Travail à faire »
a: D'après le texte à lire, en quelle année le droit à un conseil dès l'interpellation est-il entré en vigueur ?
b: Traduisez en anglais, s'il vous plaît, cette phrase du texte à lire : « Des procédures judiciaires ont été annulées à cause de l’absence de notification au suspect de son droit d’être assisté par un avocat lors de sa garde à vue. »
c: Reprenez le passage du texte à lire qui s'ouvre sur les mots contenant « C’est pourquoi, quand » et se ferme sur « Sall et compagnie. », en substituant « Cour suprême » à « Cour d’appel ».

Texte à lire »
>>>>>

Soucieux de renforcer les droits de la défense, le législateur sénégalais a introduit dans le dispositif du Code de procédure pénale le règlement n°5/Cm/Uemoa instituant le droit à un conseil dès l’interpellation. Depuis son entrée en vigueur, en 2016, la mesure a connu des succès, même si sa mise en œuvre est parfois confrontée à quelques écueils.

Des procédures judiciaires ont été annulées à cause de l’absence de notification au suspect de son droit d’être assisté par un avocat lors de sa garde à vue. L’avènement du règlement n° 5/Cm/Uemoa du 25 septembre 2014, relatif à l’harmonisation de la profession d’avocat dans l’espace Uemoa, vise à éviter des « errements » dans une procédure judiciaire. Auparavant, la défense ne pouvait assister son client à l’enquête que lorsque sa garde à vue avait été renouvelée. À l’issue des premières 48 heures de garde à vue, rappelle Me Ibrahima Mbengue, avocat à la Cour, le suspect pouvait s’entretenir avec son conseil pendant une trentaine de minutes. Depuis 2016, avec l’entrée en vigueur de la loi la n°2016-30 du 8 novembre 2016 portant modification du Code de procédure pénale, les données ont changé. L’article 55 (nouveau) prévoit, en son alinéa 9, que « l’Officier de police judiciaire informe la personne interpellée de son droit de constituer un conseil parmi les avocats inscrits au tableau ou admis en stage ».

C’est pourquoi, quand cette disposition n’est pas respectée, les avocats ne ratent aucune occasion pour exploiter cela et soulever des exceptions pour faire annuler la procédure. Lors du procès de Khalifa Ababacar Sall dans l’affaire de la caisse d’avance de la Ville de Dakar, ses avocats avaient soulevé la nullité de la procédure sur la base du non-respect des droits de la défense. Me Elhadji Diouf, de la défense, avait voulu assister l’ex-premier magistrat de Dakar, mais on lui avait opposé un refus catégorique. Dans son arrêt rendu le 30 août 2018, la Cour d’appel de Dakar a annulé les procès-verbaux d’enquête préliminaire de la Police tout en rejetant la demande de nullité de la procédure, confirmant ainsi les peines en partie et tout le jugement rendu en première instance contre Khalifa Ababacar Sall et compagnie.

<<<<<

Informations fournies »
>>>>>

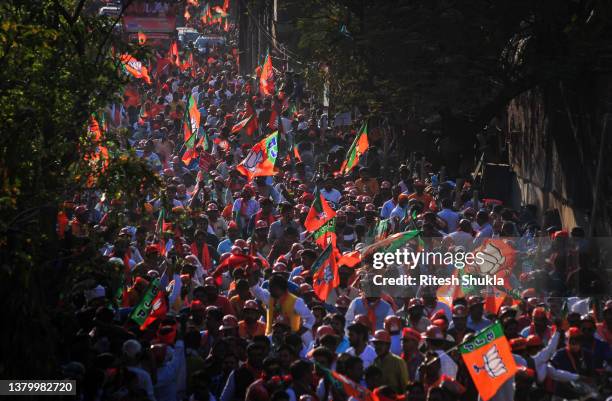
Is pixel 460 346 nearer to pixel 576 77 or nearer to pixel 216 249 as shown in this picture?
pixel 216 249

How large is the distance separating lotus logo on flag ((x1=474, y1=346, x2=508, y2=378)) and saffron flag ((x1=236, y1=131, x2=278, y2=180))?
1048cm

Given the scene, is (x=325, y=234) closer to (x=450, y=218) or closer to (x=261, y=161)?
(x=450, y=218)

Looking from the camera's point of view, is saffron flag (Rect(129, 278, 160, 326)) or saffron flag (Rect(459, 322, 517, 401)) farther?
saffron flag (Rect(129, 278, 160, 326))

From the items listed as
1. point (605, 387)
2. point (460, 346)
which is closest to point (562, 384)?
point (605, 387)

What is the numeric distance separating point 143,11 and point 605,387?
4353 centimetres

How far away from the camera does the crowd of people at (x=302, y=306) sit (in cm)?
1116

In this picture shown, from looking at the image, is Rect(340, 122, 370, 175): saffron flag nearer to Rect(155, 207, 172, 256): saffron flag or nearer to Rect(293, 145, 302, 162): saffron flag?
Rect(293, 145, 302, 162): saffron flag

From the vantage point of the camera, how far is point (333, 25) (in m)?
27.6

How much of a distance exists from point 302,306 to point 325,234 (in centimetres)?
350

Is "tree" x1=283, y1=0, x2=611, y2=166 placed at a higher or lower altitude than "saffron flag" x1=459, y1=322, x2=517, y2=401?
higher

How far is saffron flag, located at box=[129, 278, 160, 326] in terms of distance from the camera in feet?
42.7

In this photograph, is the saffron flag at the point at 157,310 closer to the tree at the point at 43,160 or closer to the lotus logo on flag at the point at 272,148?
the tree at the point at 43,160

<<<<<

Résultats par tâche »
a: En 2016.

b: Judicial proceedings have been annulled because the suspect was not notified of the right to be assisted by a lawyer while in police custody.

c:
C’est pourquoi, quand cette disposition n’est pas respectée, les avocats ne ratent aucune occasion pour exploiter cela et soulever des exceptions pour faire annuler la procédure. Lors du procès de Khalifa Ababacar Sall dans l’affaire de la caisse d’avance de la Ville de Dakar, ses avocats avaient soulevé la nullité de la procédure sur la base du non-respect des droits de la défense. Me Elhadji Diouf, de la défense, avait voulu assister l’ex-premier magistrat de Dakar, mais on lui avait opposé un refus catégorique. Dans son arrêt rendu le 30 août 2018, la Cour suprême de Dakar a annulé les procès-verbaux d’enquête préliminaire de la Police tout en rejetant la demande de nullité de la procédure, confirmant ainsi les peines en partie et tout le jugement rendu en première instance contre Khalifa Ababacar Sall et compagnie.